Aufgabe A: Schreiben Sie aus dem Text zum Risikomanagement die Stelle wortgetreu ab, beginnend mit „Nachdem wir in“ und weiter bis einschließlich „Beispiel einer Fluggesellschaft.“.
Aufgabe B: Wie könnte der Text zum Risikomanagement nach seinem letzten Satz weitergehen? Schreiben Sie die Fortsetzung.

Vorgegebener Text:

Nachdem wir in einem ersten Beitrag das Risikomanagement von Kreditinstituten in Bezug auf eine Situation wie der jetzigen Pandemie CoVID-2019 erörtert haben, betrachten wir jetzt die Sparte Tourismus am Beispiel einer Fluggesellschaft.
Unternehmen bereiten sich in ihrem Risikomanagement auf die operativen Einschränkungen, Verluste und Liquiditätsengpässe von möglichen Krisen durch Geschäftsfortführungspläne sowie Kapital- und Liquiditätspuffer vor. Damit sollen Unternehmen für Rezessionen und Marktturbulenzen gewappnet sein.
Die Beschreibung für das Szenario „Viren-Epidemie“ sieht so aus: Der Absatz fällt plötzlich weg, die Fixkosten laufen weiter. Die Finanzmärkte brechen ein, weil Wachstums- und Dividendenerwartungen korrigiert werden. Auf diesen kurzfristigen Schock folgt mittelfristig eine „normale“ Rezession.

Bereitgestelltes Material:
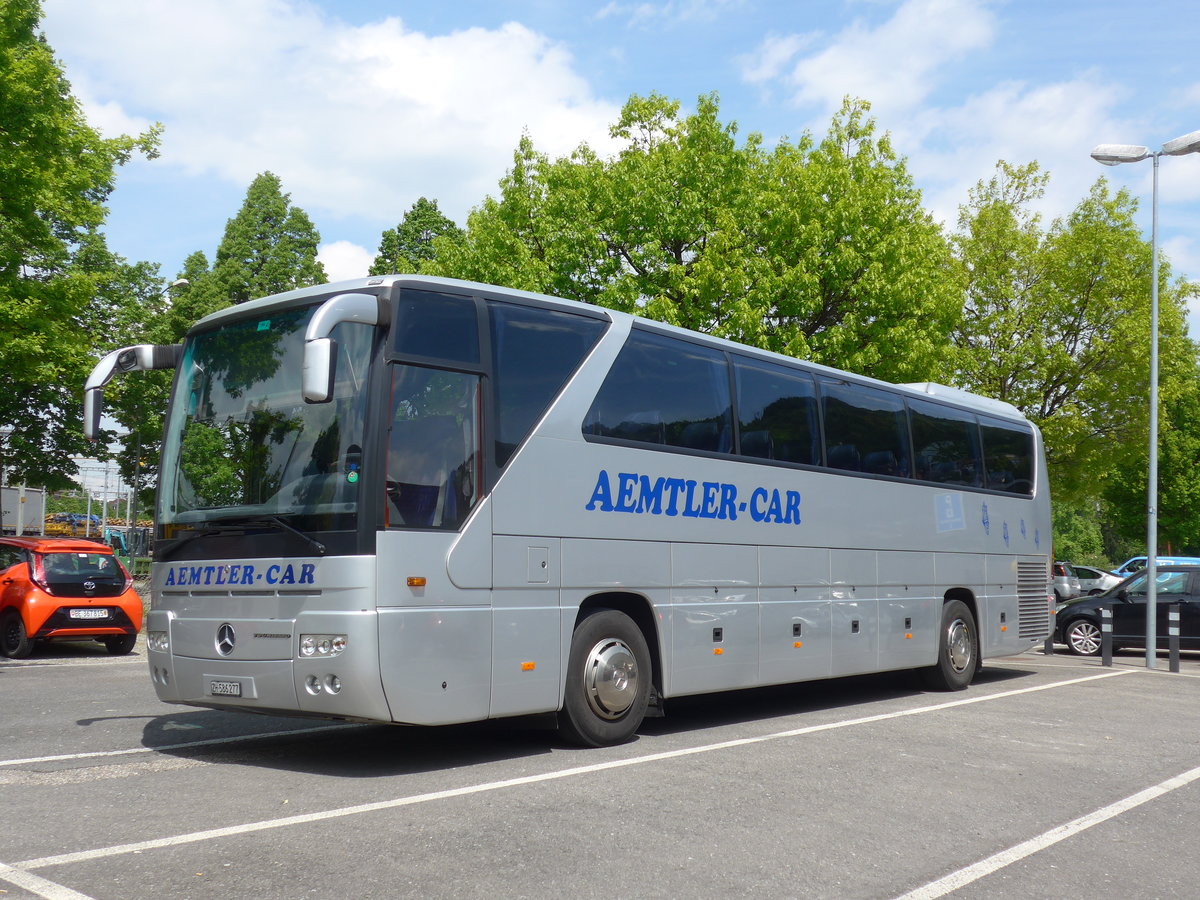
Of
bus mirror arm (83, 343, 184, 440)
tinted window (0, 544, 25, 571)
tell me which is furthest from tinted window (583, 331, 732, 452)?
tinted window (0, 544, 25, 571)

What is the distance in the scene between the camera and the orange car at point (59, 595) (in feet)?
54.6

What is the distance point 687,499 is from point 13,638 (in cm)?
1166

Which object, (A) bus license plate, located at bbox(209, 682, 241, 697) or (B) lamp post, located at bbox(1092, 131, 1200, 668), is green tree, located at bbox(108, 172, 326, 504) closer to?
(B) lamp post, located at bbox(1092, 131, 1200, 668)

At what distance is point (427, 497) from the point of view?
777cm

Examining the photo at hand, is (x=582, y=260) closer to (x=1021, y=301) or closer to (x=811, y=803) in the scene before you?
(x=1021, y=301)

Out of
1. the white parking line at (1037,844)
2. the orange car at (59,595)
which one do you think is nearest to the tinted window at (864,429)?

Lösung A:
Nachdem wir in einem ersten Beitrag das Risikomanagement von Kreditinstituten in Bezug auf eine Situation wie der jetzigen Pandemie CoVID-2019 erörtert haben, betrachten wir jetzt die Sparte Tourismus am Beispiel einer Fluggesellschaft.

Lösung B:
Das Beispiel einer großen Fluggesellschaft, welche zwei Tage nach dem Verkünden des Einreisestopps für Europäer in die USA Staatshilfe beantragt hat, lässt vermuten, dass für einige Unternehmen die Epidemie in Schwere und Zeitprofil über die getesteten Szenarien hinausgeht und sie damit die Epidemie nicht aus eigener Kraft überleben können.
Starten wir ein Exempel: Eine Fluggesellschaft weist für das Jahr 2019 einen Jahresumsatz von ca. 36 Milliarden Euro (3 Mrd. pro Monat) aus und berichtet einen Gewinn von ca. 1,2 Mrd. EUR. Wenn in 2020 alle Flugzeuge für 12 Kalendertage am Boden blieben und wir alle Kosten als Fix annehmen, würde die Fluggesellschaft das Geschäftsjahr mit einer schwarzen Null beenden.
Die Fluggesellschaft hat 10.2 Milliarden EUR Eigenkapital. Wenn die Flugzeuge 64 Kalendertage am Boden blieben, wäre nicht nur der geplante Jahresgewinn sondern auch noch die Hälfte des Eigenkapitals weg. Nach 115 Kalendertagen ohne Flugbetrieb und Einnahmen wäre die Fluggesellschaft schließlich insolvent.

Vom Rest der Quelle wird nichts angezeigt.